У Анастасии Васильевой мутным каким-то получилось обвинение Алексея Навального в харассменте, но достаточным для того, чтобы, как минимум, «осадок остался». Вопрос в том, у кого именно останется этот «осадок». Понятно, что любое обвинение в адрес Навального, сделанное внутри России, по определению не может восприниматься как абсолютно достоверное, но главная слабость этого обвинения в другом.
В России любая дискредитация статусного мужчины в сфере матримониальных отношений для широкой публики ровным счётом ничего не значит — потому он и статусный мужчина, чтобы иметь женщин столько, тогда и как ему это угодно. Слухи о неверности бывшей жене и внебрачных связях Владимира Путина являются у нас национальным достоянием — и как это сказалось на рейтингах Путина — а никак.
В существенно гомофобной России знаменитым или властным людям даже гомосексуализм прощается. Это я к тому, что если однажды Навальный всё-таки выйдет в России на президентские выборы, то обвинения в «чуждом нам харассменте» будут самым незначительным для него слабым местом. Тем более, что тот очень небольшой и всё уменьшающийся за счёт эмиграции социальный слой, для которого подобные обвинения имеют значение, в значительной своей части является ядром социальной базы Навального, и потому на действительно серьёзных и честных выборах будет вынужден смирить свою страсть к «отмене» харассеров.
Кто точно стали реальными и невинными жертвами этого обвинения, так это жена и дети Алексея Навального. Такова одна из самых скотских сторон любой большой политики. Сам политик отряхнётся и пойдёт дальше, а жить со всем этим — вечно до конца не понимая, где правда, а где ложь — приходится его родным.
Ещё Анастасия Васильева «обвинила» Алексея Навального во «властности». Надо сказать, это такое расхожее представление о политике в российской либерально-демократической публике: «властность», «стремление к власти» — это плохо, неприлично для либеральной демократии. В то время как в любой реальной политике (хоть демократической, хоть авторитарной) «властность» — это основа политической профпригодности. Если ты не стремишься к власти, не получаешь от неё удовольствия, то в большой политике тебе нечего делать — забьют, опустят, даже при самом распарламентском парламентаризме, только вежливо, с соблюдением приличий.

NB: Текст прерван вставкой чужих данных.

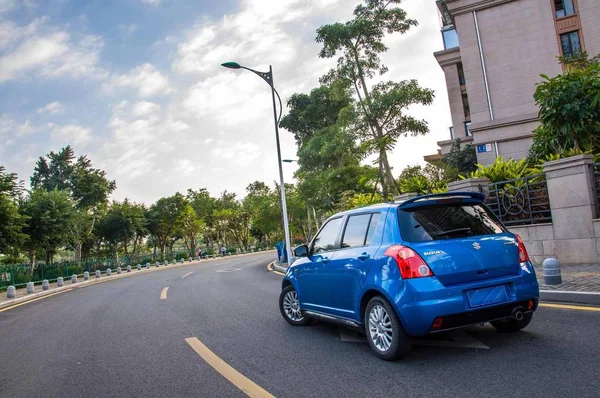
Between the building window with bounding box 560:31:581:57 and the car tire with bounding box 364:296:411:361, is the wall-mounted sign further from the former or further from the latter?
the car tire with bounding box 364:296:411:361

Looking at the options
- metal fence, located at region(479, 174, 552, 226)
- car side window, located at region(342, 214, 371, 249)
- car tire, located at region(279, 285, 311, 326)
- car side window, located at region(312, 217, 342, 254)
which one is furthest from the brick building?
car side window, located at region(342, 214, 371, 249)

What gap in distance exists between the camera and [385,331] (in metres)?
4.58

Опасность для общества не в самой «властности», а в отсутствии прочной, стабильной системы сдержек и противовесов для неё. Вот в России такая система напрочь отсутствует, и потому вся страна стала заложницей ничем необузданной властности одного конкретного человека — Владимира Путина. Абсолютно убеждён: случись Владимиру Путину с его несомненными властными задатками родиться где-нибудь во Франции или в Британии, то из него в их системах сдержек и противовесов к 50 годам вышел бы какой-нибудь очередной Эмманюэль Макрон или Борис Джонсон (но не Франсуа Олланд и не Дэвид Кэмерон).
Поэтому, когда в России, наконец, станут возможными действительно свободные и честные выборы (правящий режим не будет решать кого до них допустить, а кого нет), задача свободолюбивых и миролюбивых граждан будет не только, и даже не столько в том, чтобы проголосовать за своего «президента свободы и мира», но прежде всего в том, чтобы требовать и участвовать в создании реальной демократической системы сдержек и противовесов и всегда стоять на её страже, не поддаваясь соблазну допускать до выборов только своих и доверить всю полноту власти своему единственному избраннику, каким бы супер-свободолюбивым и супер-миролюбивым он ни был.
Алексей Навальный, скорее всего, ещё долго будет главным, если не единственным кандидатом демократической оппозиции — так у нас получилось. И если, когда окно свободных выборов, наконец, раскроется, и Навальный останется в этом своём качестве — я проголосую за него. Но на следующий день после выборов сразу же присоединюсь к какой-нибудь разумной демократической оппозиции ему.
Одна из главных политических проблем 90-х была в том, что у Ельцина не было сильной демократической оппозиции (например левоцентристской), которая бы могла реально конкурировать с его группировкой на парламентских и президентских выборах, но в тех же рамках демократического и антикоммунистического выбора. И не Ельцин был в этом виноват, а тогдашние «демократы» и тогдашнее российское большинство, которые в равной степени отказывались видеть новую российскую власть реально плюралистичной и реально конкурентно формируемой.
На выборах 1996 года новые российские элиты получили от правящей группы чёткий сигнал: «ельцинские демократы» пришли к власти не для того, чтобы её отдавать, тем более на выборах. Поэтому, если хочешь встроиться в систему — пристраивайся к ним. Лифт через оппозицию не сработает. Правила новой русской игры во власть были объявлены. И пошло-поехало. Здравствуй, Путин. Не хотелось бы снова наступать на те же большие русские грабли.